**EXERCISE TEXT**
Last week we had a bit of a verbal spat over the blessed “screen time”. Most parents of pre-teens know this argument well: Parent demands less time. Child demands, whines and bargains for more.
After days of unsuccessful and exhausting negotiations, which had led to me feeling like I was on trial and being convicted by judge, jury and executioner, I finally had a breakthrough.
And this is where I’d like to take a detour.
Parenting is tough. And that’s probably the understatement of the century. Despite Amazon pages full of books that I’m sure could help, there just never seems to be the immediate “just say this” or “just do that” idea at exactly the right time. In the heat of day-to-day moments, I don’t have the time — or the presence of mind — to consult someone else.
Truly, effective answers are harder and harder to come by the older and more independent my children get. They are smart and more regularly they are out-smarting me. If I’ve learned one thing about parenting twelve years and three kids later, it is that just when I think I’ve really “found what works” — things change.

**REQUIRED ACTION 1**
Which actions does the screen-time passage give for the child in the argument over screen time? Name every one.
**REQUIRED ACTION 2**
According to the screen-time passage, why are effective answers getting harder for the writer to come by? Answer in one to three sentences.
**REQUIRED ACTION 3**
Write what follows the last sentence of the screen-time passage.

**EXCERPTED DATA**
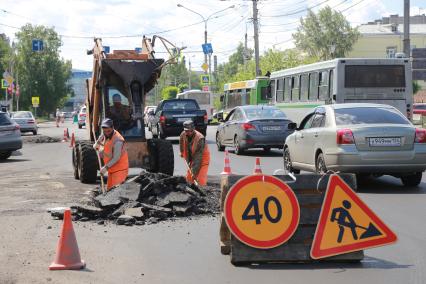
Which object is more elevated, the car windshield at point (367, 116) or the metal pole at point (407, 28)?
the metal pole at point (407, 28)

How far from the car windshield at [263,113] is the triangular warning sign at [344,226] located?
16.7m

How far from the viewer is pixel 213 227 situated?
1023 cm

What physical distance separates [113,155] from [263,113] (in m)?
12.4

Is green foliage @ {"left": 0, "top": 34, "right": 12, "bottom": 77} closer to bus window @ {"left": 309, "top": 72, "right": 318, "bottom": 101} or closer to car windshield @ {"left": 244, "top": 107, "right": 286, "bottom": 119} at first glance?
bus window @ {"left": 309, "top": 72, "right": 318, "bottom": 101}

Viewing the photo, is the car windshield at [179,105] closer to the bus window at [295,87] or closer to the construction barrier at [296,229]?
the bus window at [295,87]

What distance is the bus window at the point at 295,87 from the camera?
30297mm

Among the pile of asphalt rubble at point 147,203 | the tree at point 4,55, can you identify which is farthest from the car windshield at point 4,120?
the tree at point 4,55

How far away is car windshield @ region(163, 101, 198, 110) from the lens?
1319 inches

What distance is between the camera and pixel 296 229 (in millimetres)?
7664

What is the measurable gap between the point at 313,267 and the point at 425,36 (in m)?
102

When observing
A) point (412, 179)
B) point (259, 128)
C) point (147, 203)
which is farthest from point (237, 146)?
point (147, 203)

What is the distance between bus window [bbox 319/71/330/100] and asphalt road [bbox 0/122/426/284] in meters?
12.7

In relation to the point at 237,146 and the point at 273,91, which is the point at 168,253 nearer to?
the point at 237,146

**OUTPUT 1**
Demands, whines, and bargains for more.

**OUTPUT 2**
The writer's children are getting older and more independent. They are smart and more and more often out-smarting the writer.

**OUTPUT 3**
It seems God is not too keen on letting me get comfortable. Don’t get me wrong, He has given me the basic things: teach, train, discipline, love. I understand. I try. But, frankly, there are not a ton of black-and-white, specific-enough-for-me instructions, even in the Bible, on how to handle all the challenges that arise. Like . . . oh, I don’t know . . . how to parent during a global pandemic where our whole lives are turned a bit upside down for an unknown period of time.
This season is bringing me to my knees.
And there, I know I’m battling for my kid’s hearts. When Dad isn’t home and “because I said so” and “because the Bible says for you to obey your parents” aren’t getting desired results anymore, things get stressful. Emotions escalate.
I worry I really am losing control.
And perhaps that’s exactly the point.
Ultimately, I found myself doing what I had somehow unintentionally moved away from: asking for wisdom. By God’s grace, I’ve been studying the book of James in the Bible. There is SO MUCH that applies to parenting, but the verse that jumped off the page is the one that says,
“If any of you lacks wisdom (ummm, picture me with both hands raised) let him ask God, who gives generously to all without reproach, and it will be given him” (James 1:5).
Hello? Why didn’t I think of that before? Seems rather straightforward doesn’t it? Duh. I need help! Who do I think I am?! Parenting has moved beyond me. I don’t have it in me to navigate these uncharted waters alone and that realization does not stress me more, it sets me free.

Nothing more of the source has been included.